- Sire: Emperor of Norfolk
- Grandsire: Norfolk
- Dam: Clara D
- Damsire: Glenelg
- Sex: Stallion
- Foaled: 1892
- Country: United States
- Color: Bay
- Breeder: E. J. Baldwin
- Owner: Richard Croker

Major wins
- Culver Stakes (1895)

= Americus (horse) =

19th and 20th-century American Thoroughbred racehorse exported to Europe

Americus (foaled 1892, died 1910), was an American Thoroughbred racehorse who was exported to England. He had some success as a racehorse, but was more notable for his influence at stud. He was bred in California and won the 1895 Culver Stakes prior to his export. He continued to race in England, until he was nine years old, while also standing as a breeding stallion. He stood at stud in Italy, Ireland, Germany, and Belgium before dying in Germany in 1910. Americus' most famous descendant was his great-granddaughter Mumtaz Mahal.

==Background==
Americus, a bay stallion, was foaled (born) in 1892. He was bred in California by E. J. "Lucky" Baldwin. Americus was sired by Emperor of Norfolk and out of the mare Clara D who was sired by the imported stallion Glenelg. His maternal grandmother was a mare named The Nun, sired by Lexington. Americus was inbred to Lexington, as his sire was by Norfolk who was by Lexington. The Nun was a full sister to Norfolk, making Americus even more inbred. He was originally named Rey del Caredes, but occasionally raced under the name of Rey del Carreres.

==Racing career==
Americus raced as a three-year-old in America, winning a number of races. In May 1895, he raced at Louisville under the ownership of the Santa Anita Stable, winning a race on May 14 at a distance of 5/8 of a mile. On May 20, he finished second in the Schulte Stakes. By June, he was at Coney Island, where he came in second in a sweepstakes race on June 15. On June 18, he lost a sweepstakes to Domino, finishing third. On July 4, he won a sweepstakes at a distance of 3/4 of a mile. As a three-year-old, Americus also won the Culver Stakes.

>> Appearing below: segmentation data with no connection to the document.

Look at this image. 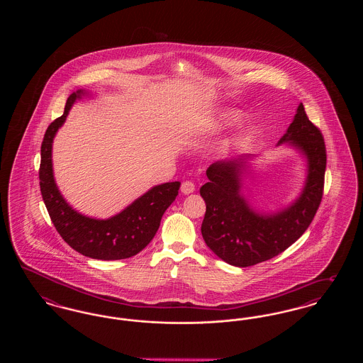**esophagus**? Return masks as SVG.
Wrapping results in <instances>:
<instances>
[{"mask_svg": "<svg viewBox=\"0 0 363 363\" xmlns=\"http://www.w3.org/2000/svg\"><path fill=\"white\" fill-rule=\"evenodd\" d=\"M181 191H182L184 194H190V193H193V191H194V184H193V182H190V181H185V182H182V185H181Z\"/></svg>", "mask_w": 363, "mask_h": 363, "instance_id": "1", "label": "esophagus"}]
</instances>
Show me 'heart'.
Here are the masks:
<instances>
[{"label": "heart", "instance_id": "b5f03b06", "mask_svg": "<svg viewBox=\"0 0 363 363\" xmlns=\"http://www.w3.org/2000/svg\"><path fill=\"white\" fill-rule=\"evenodd\" d=\"M220 120H222V121H227V120H228V114H225Z\"/></svg>", "mask_w": 363, "mask_h": 363}]
</instances>
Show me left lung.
Segmentation results:
<instances>
[{
    "label": "left lung",
    "mask_w": 363,
    "mask_h": 363,
    "mask_svg": "<svg viewBox=\"0 0 363 363\" xmlns=\"http://www.w3.org/2000/svg\"><path fill=\"white\" fill-rule=\"evenodd\" d=\"M286 144L306 162V178L299 196L274 212H259L243 196L247 159L240 156L212 163L200 189L207 211L201 234L208 247L227 264L250 267L272 259L291 246L309 227L323 199L327 167L325 143L299 104L294 120L277 145Z\"/></svg>",
    "instance_id": "obj_1"
}]
</instances>
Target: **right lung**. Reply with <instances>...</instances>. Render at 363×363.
Returning a JSON list of instances; mask_svg holds the SVG:
<instances>
[{
	"label": "right lung",
	"instance_id": "add662e5",
	"mask_svg": "<svg viewBox=\"0 0 363 363\" xmlns=\"http://www.w3.org/2000/svg\"><path fill=\"white\" fill-rule=\"evenodd\" d=\"M91 95L86 89L70 94L64 114L52 121L42 141L39 185L52 225L72 249L89 259H129L141 252L160 225L166 209L172 206L181 182L156 185L136 199L120 213L107 218H89L70 207L58 189L52 173V141L67 121L76 101Z\"/></svg>",
	"mask_w": 363,
	"mask_h": 363
}]
</instances>
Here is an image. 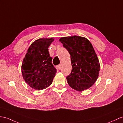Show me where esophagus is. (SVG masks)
I'll return each instance as SVG.
<instances>
[{
  "label": "esophagus",
  "instance_id": "esophagus-1",
  "mask_svg": "<svg viewBox=\"0 0 123 123\" xmlns=\"http://www.w3.org/2000/svg\"><path fill=\"white\" fill-rule=\"evenodd\" d=\"M61 65H58L56 66V69L57 70H59L60 69H61Z\"/></svg>",
  "mask_w": 123,
  "mask_h": 123
}]
</instances>
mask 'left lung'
Masks as SVG:
<instances>
[{
	"label": "left lung",
	"instance_id": "obj_1",
	"mask_svg": "<svg viewBox=\"0 0 123 123\" xmlns=\"http://www.w3.org/2000/svg\"><path fill=\"white\" fill-rule=\"evenodd\" d=\"M59 41L70 54L72 70L67 76L70 87L78 91L89 89L96 81L100 65L92 45L87 38L74 35Z\"/></svg>",
	"mask_w": 123,
	"mask_h": 123
}]
</instances>
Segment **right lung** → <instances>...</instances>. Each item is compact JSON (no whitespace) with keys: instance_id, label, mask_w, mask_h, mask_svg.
<instances>
[{"instance_id":"right-lung-1","label":"right lung","mask_w":123,"mask_h":123,"mask_svg":"<svg viewBox=\"0 0 123 123\" xmlns=\"http://www.w3.org/2000/svg\"><path fill=\"white\" fill-rule=\"evenodd\" d=\"M54 39L39 38L29 47L22 64V76L30 86L37 90L52 84L57 70L52 64L48 48Z\"/></svg>"}]
</instances>
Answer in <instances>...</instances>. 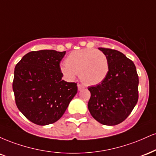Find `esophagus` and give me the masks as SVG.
Returning <instances> with one entry per match:
<instances>
[{"instance_id": "1", "label": "esophagus", "mask_w": 156, "mask_h": 156, "mask_svg": "<svg viewBox=\"0 0 156 156\" xmlns=\"http://www.w3.org/2000/svg\"><path fill=\"white\" fill-rule=\"evenodd\" d=\"M84 87L82 85H80V84H78V91H81L82 89H83Z\"/></svg>"}]
</instances>
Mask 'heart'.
Listing matches in <instances>:
<instances>
[{
  "label": "heart",
  "mask_w": 156,
  "mask_h": 156,
  "mask_svg": "<svg viewBox=\"0 0 156 156\" xmlns=\"http://www.w3.org/2000/svg\"><path fill=\"white\" fill-rule=\"evenodd\" d=\"M60 71L66 79L73 80L79 73L80 79L88 86L101 83L106 78L110 65L106 54L97 49H80L69 54Z\"/></svg>",
  "instance_id": "obj_1"
}]
</instances>
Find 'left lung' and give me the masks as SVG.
<instances>
[{"mask_svg":"<svg viewBox=\"0 0 156 156\" xmlns=\"http://www.w3.org/2000/svg\"><path fill=\"white\" fill-rule=\"evenodd\" d=\"M108 59L109 73L101 83L89 87L88 108L96 121L115 126L130 115L138 101L139 78L132 60L121 52L99 48Z\"/></svg>","mask_w":156,"mask_h":156,"instance_id":"left-lung-1","label":"left lung"}]
</instances>
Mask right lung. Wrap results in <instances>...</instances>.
<instances>
[{"label":"right lung","mask_w":156,"mask_h":156,"mask_svg":"<svg viewBox=\"0 0 156 156\" xmlns=\"http://www.w3.org/2000/svg\"><path fill=\"white\" fill-rule=\"evenodd\" d=\"M66 51L40 50L24 56L14 69L13 91L20 111L37 125L57 121L78 91L62 79L60 62Z\"/></svg>","instance_id":"add662e5"}]
</instances>
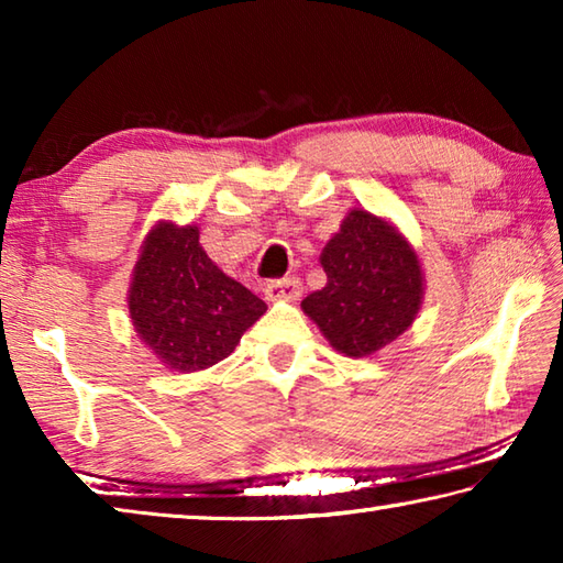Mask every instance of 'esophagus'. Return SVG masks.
Here are the masks:
<instances>
[{
	"label": "esophagus",
	"mask_w": 563,
	"mask_h": 563,
	"mask_svg": "<svg viewBox=\"0 0 563 563\" xmlns=\"http://www.w3.org/2000/svg\"><path fill=\"white\" fill-rule=\"evenodd\" d=\"M302 295V283L298 278H283L265 285V298L268 300H298Z\"/></svg>",
	"instance_id": "1"
}]
</instances>
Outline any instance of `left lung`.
I'll use <instances>...</instances> for the list:
<instances>
[{
    "mask_svg": "<svg viewBox=\"0 0 563 563\" xmlns=\"http://www.w3.org/2000/svg\"><path fill=\"white\" fill-rule=\"evenodd\" d=\"M322 290L302 300L330 345L347 357H367L412 325L424 295L422 265L397 228L352 208L322 247Z\"/></svg>",
    "mask_w": 563,
    "mask_h": 563,
    "instance_id": "8db88e82",
    "label": "left lung"
}]
</instances>
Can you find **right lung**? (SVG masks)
<instances>
[{"mask_svg": "<svg viewBox=\"0 0 563 563\" xmlns=\"http://www.w3.org/2000/svg\"><path fill=\"white\" fill-rule=\"evenodd\" d=\"M268 310L208 258L196 225L161 221L151 228L133 268V330L176 373L213 367Z\"/></svg>", "mask_w": 563, "mask_h": 563, "instance_id": "right-lung-1", "label": "right lung"}]
</instances>
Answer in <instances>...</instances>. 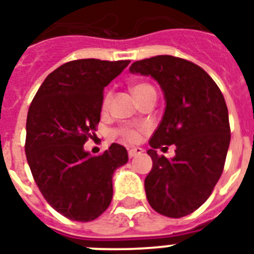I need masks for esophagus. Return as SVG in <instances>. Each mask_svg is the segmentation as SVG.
<instances>
[{
    "mask_svg": "<svg viewBox=\"0 0 254 254\" xmlns=\"http://www.w3.org/2000/svg\"><path fill=\"white\" fill-rule=\"evenodd\" d=\"M141 152H143V148H140V147H135V148L128 149V156L129 158H133V156H136V155L141 154Z\"/></svg>",
    "mask_w": 254,
    "mask_h": 254,
    "instance_id": "obj_1",
    "label": "esophagus"
}]
</instances>
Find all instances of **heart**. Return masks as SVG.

While still a three-year-old, Americus was exported to England where he was registered in the General Stud Book. He was imported by Richard Croker, at a cost of about 8000 guineas. Americus' importation to England occurred before the imposition of the Jersey Act, which allowed him and his offspring to be registered in the General Stud Book, something that would not have happened had he been imported into England after 1913, due to the Jersey Act's prohibition on registering horses tracing to Lexington in the General Stud Book.

His new owner continued to race Americus, even though he was no longer in prime racing condition. In 1899, as a seven-year-old, Americus was described as looking "as fat as a showyard bull" before he ran in the Stewards' Cup at Goodwood, but belied his appearance by running well for five furlongs before fading into fourth place. A year later he finished second in the same race. Americus also stood at stud in between races, and raced until he was nine years old. Americus was a sprinter, specializing in short-distance races.

==Stud record==
In 1905 Americus was standing at stud in Ireland, but spent the years 1906 and 1907 in Italy. He returned to Ireland in 1908 and 1909, but in 1909 was sold and exported to Germany. It is unknown what happened to him after he went to Germany. At some point before his disappearance in Germany, he also stood at stud in Belgium. Americus died at the Trakehnen Stud in Germany in March 1910.

In his breeding career, Americus sired Americus Girl, the dam of Lady Josephine by Sundridge. Lady Josephine was in turn, the dam of Mumtaz Mahal, later owned by the Aga Khan and a famous broodmare.